**Problem to solve:**
Copy the passage of the Swiss offering notice between "This Announcement and the Prospectus may" and "in particular, (i)", inclusive.

**Exercise passage:**
Start of Block
This Announcement and the Prospectus may only be freely circulated and
interests in the Company may only be freely offered, distributed or sold to
regulated financial intermediaries such as banks, securities dealers, fund
management companies, asset managers of collective investment schemes and
central banks as well as to regulated insurance companies. Circulating this
Announcement and the Prospectus and offering, distributing or selling New
Ordinary Shares to other persons or entities including qualified investors as
defined in the Federal Act on Collective Investment Schemes ("CISA") and its
implementing Ordinance ("CISO") may trigger, in particular, (i)
licensing/prudential supervision requirements for the distributor and/or the
Company, (ii) a requirement to appoint a representative and paying agent in
Switzerland and (iii) the necessity of a written distribution agreement
between the representative in Switzerland and the distributor. Accordingly,
legal advice should be sought before providing this document to and offering,
distributing or selling/on-selling New Ordinary Shares to any other persons or
entities. This Announcement and the Prospectus does not constitute an issuance
prospectus pursuant to Articles 652a or 1156 of the Swiss Code of Obligations
and may not comply with the information standards required thereunder. The New
Ordinary Shares will not be listed on the SIX Swiss Exchange nor on any other
stock exchange or regulated trading facility in Switzerland, and consequently,
the information presented in this Announcement and the Prospectus does not
necessarily comply with the information and disclosure standards set out in
the relevant listing rules. The documentation of the Company has not been and
will not be filed and approved, and may not be able to be approved, by the
Swiss Financial Market Supervisory Authority FINMA ("FINMA") under the Swiss
Collective Investment Schemes Act (CISA). Therefore, investors do not benefit
from protection under the CISA or supervision by FINMA. This document does not
constitute investment advice. It may only be used by those persons to whom it
has been provided in connection with the New Ordinary Shares and may neither
be copied nor directly or indirectly distributed or made available to other
persons. If you (or any person for whom you are acquiring New Ordinary Shares)
are in Switzerland, you (and any such person) represent and warrant that you
are (i) a regulated financial intermediary such as a bank, securities dealer,
fund management company, asset manager of collective investment schemes or a
central bank, or (ii) a regulated insurance institution.
End of Block
**Source material:**
Start of Block
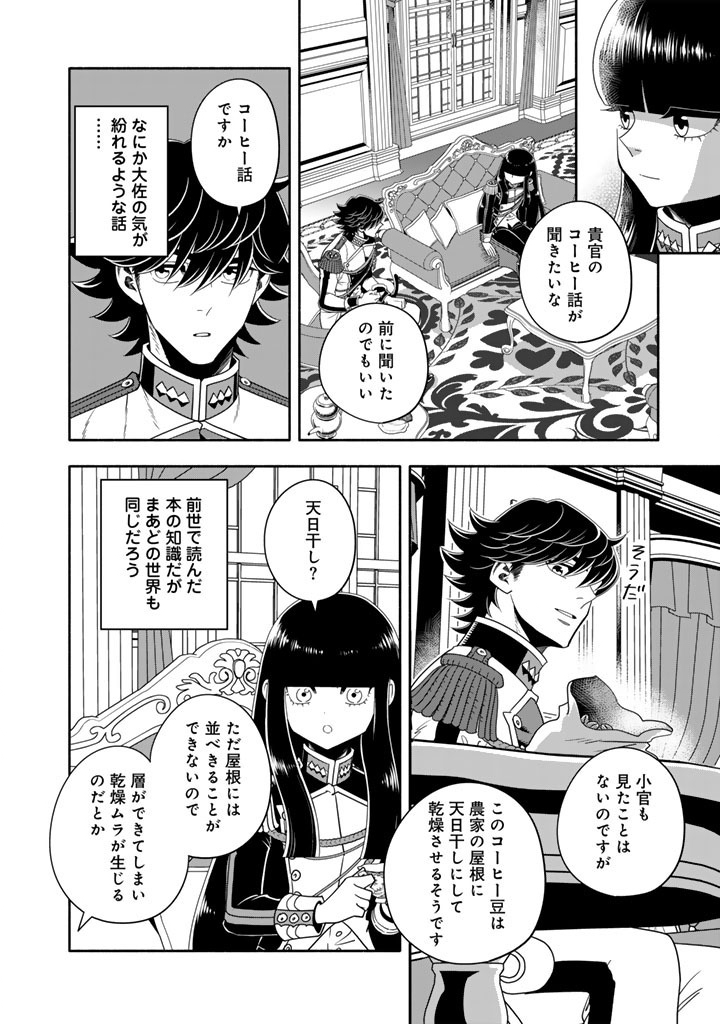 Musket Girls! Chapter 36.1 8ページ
End of Block
Start of Block
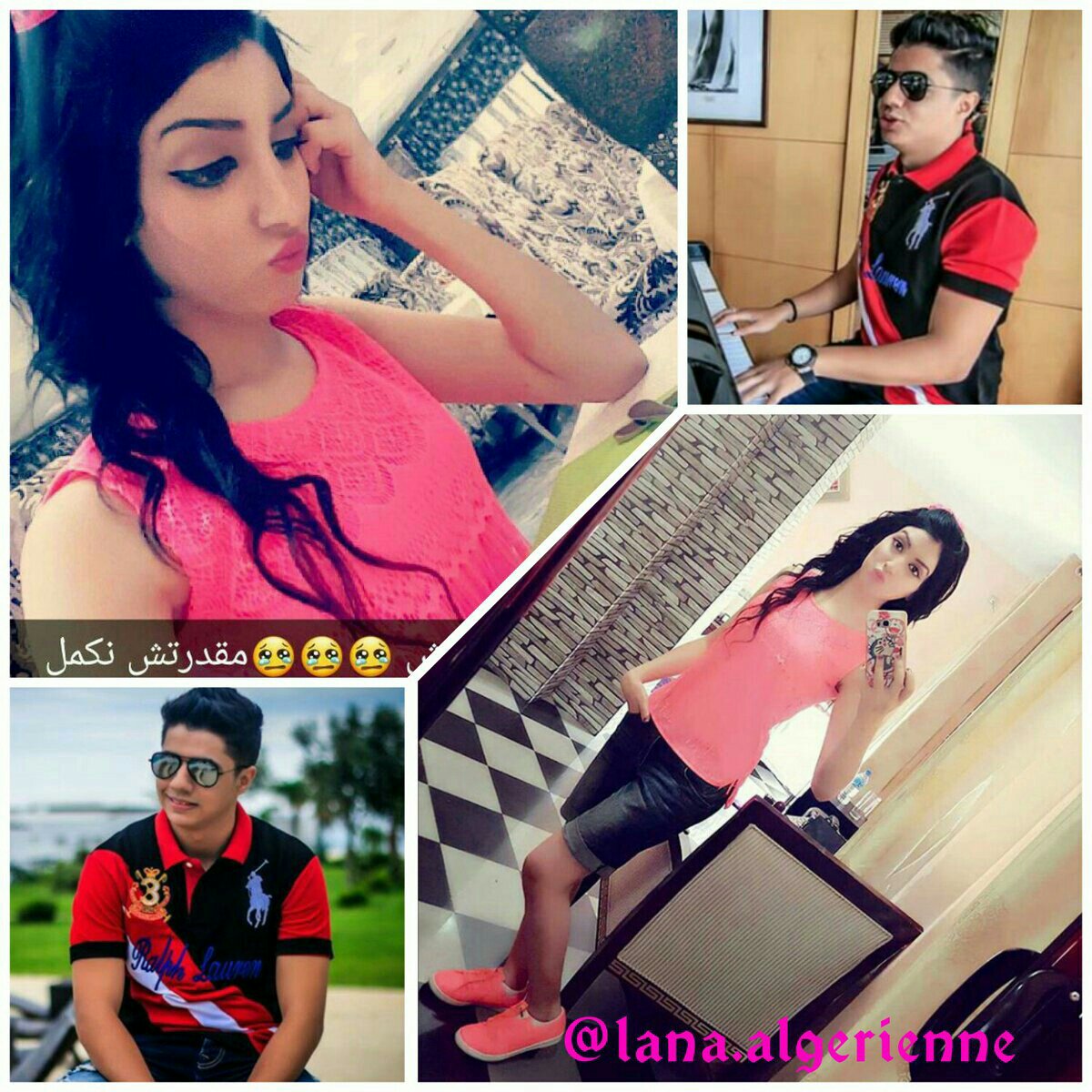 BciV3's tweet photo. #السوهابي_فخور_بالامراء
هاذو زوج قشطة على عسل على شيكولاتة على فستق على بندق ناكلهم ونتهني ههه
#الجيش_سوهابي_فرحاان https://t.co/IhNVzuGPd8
End of Block
**Written solution:**
This Announcement and the Prospectus may only be freely circulated and
interests in the Company may only be freely offered, distributed or sold to
regulated financial intermediaries such as banks, securities dealers, fund
management companies, asset managers of collective investment schemes and
central banks as well as to regulated insurance companies. Circulating this
Announcement and the Prospectus and offering, distributing or selling New
Ordinary Shares to other persons or entities including qualified investors as
defined in the Federal Act on Collective Investment Schemes ("CISA") and its
implementing Ordinance ("CISO") may trigger, in particular, (i)